People who care about how their OS looks and feels are extremely detail orientated in whats correct and what isn't in their OS. E.g there absolutely should not be in window menus for anything trying to replicate MacOS.
No, MacOS is an opinionated OS, well known for the droves of armchair UI designers smugly criticizing it while they keep buying the hardware. It has been that way since forever.
Based on this one comment, I think you should learn to disambiguate between facts and your subjective opinion.
We all have our preferences, obviously, but to assert that MacOS UI is 'a masterclass in bad design and lackluster features' is a grandiose exaggeration stated as fact.
Apple is seen as a company that cares about simplicity and user experience. If a feature is confusing to many, mostly because the behavior depends on application and window size, we should expect them to refine it. Claiming that such users are "wrong" because it works fine for somebody who has used Mac for the last 20 years completely misses the point.
It would be interesting to have some insight into how much UX / UI goes into macOS and Windows releases, especially if things are tested with representative, non-technical users and then sent back for changes. My cynical take aligns with yours, for every clever small touch there seems to be a half-dozen awkward design choices to work around.
> following the Apple guidance, where all apps should look like they were made by the same company
Mac users don't want all GUI apps to look alike; however, they should follow macOS UI/UX guidelines regarding copy/paste, drag and drop, keyboard conventions, etc. The whole point is to not have users having to relearn these basics for every new application.
Developers generally get these conventions "for free" by using the frameworks built-in to macOS. That doesn't prevent developers from creating custom, stylized interfaces if that's what's needed.
Even Apple's pro apps (Final Cut, Logic, etc.) look quite different from those that are bundled with macOS such as iMovie and Garageband.
I think the point he's making is that a lot of the UI elements don't quite look or feel right, kind of like how a lot of Adobe CS apps have "native" dialogues full of weird mistakes.
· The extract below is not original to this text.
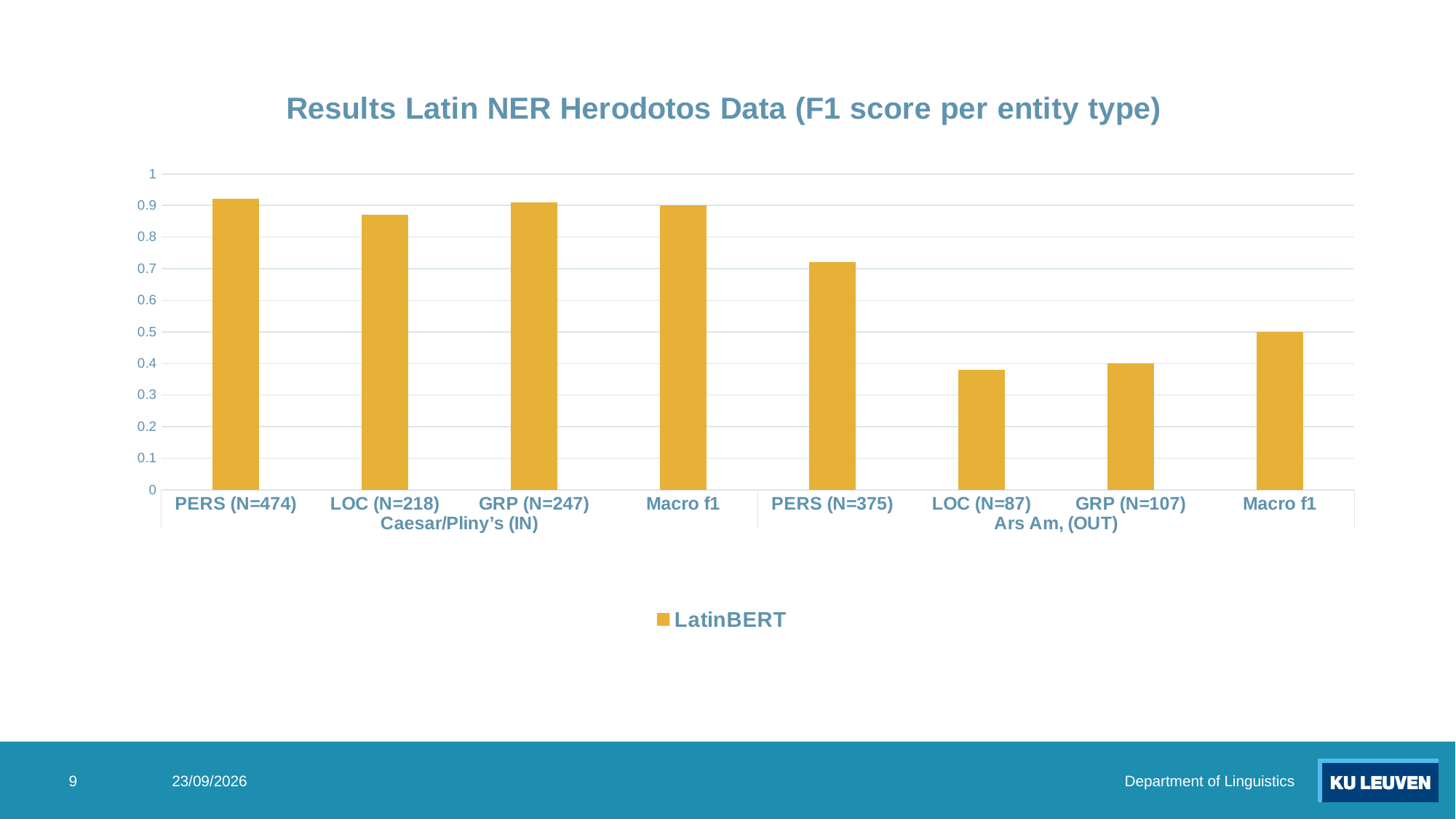
What is the Macro f1 value for the Ars Am, (OUT) group? 0.5 Is the value for LOC (N=218) greater or less than 0.9? less Which is larger, the value for PERS (N=474) or the value for PERS (N=375)? PERS (N=474) Is the value for PERS (N=474) greater or less than 0.9? greater Is the value for LOC (N=87) greater or less than 0.4? less What is the title of the chart? Results Latin NER Herodotos Data (F1 score per entity type) Which is larger, the value for LOC (N=218) or the value for LOC (N=87)? LOC (N=218) How many series does the legend list? 1 What kind of chart is shown on the slide? bar chart What is the name of the series shown in the legend? LatinBERT How many bars are plotted in the chart? 8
Sometimes little look and feel things have a huge impact on how people react to apps: I remember (and I could be wrong, it's been a while) pretty much instantly not liking Opera on OS X when I first tried it since it had smooth scrolling turned on by default, something almost no Cocoa apps do.
That doesn't even bother me as long as things work properly.
You can accept my unqualified opinion or not as is your wont. The failings of recent releases of MacOS are well documented online if you do a search for them.
with every release macos introduces design elements that are inconsistent with apples own design language, and/or simply horrible (like the notifications icon in preferences _with_ a dot).
esp big sur moved in a big way to a more fisher price look.
that it all seems more consistent than all the rest is just a sad statement more about them than apple...
I gotta say, most of these things complaining about macOS UI read like people expecting it to behave exactly like Windows, rather than any objective flaws in how it works.
The design choices to be different really grind my gears. For example the window close buttons. There's no reason for a western user group to put action buttons on the top left of the window, but Mac did it, to be different.
Comparing to the level of inconsistencies that you see in Windows (terrific), that slight UI bugs are almost unnoticeable. Imagine that you will see “aqua” buttons and striped background when you open some built-in app or UI in Mac OS? It absolutely impossible.
The thing is, I just don’t see the problem. I upgraded from Mojave last week, noted that the UI is slightly different, and… that’s it. Everything still works fine, the UI looks a little more similar to the iPad, and I figured that was probably the main reason - since people will be running iOS apps on Macs going forward, there’s been an effort to introduce some more consistency. I find it incredibly hard to get worked up about it.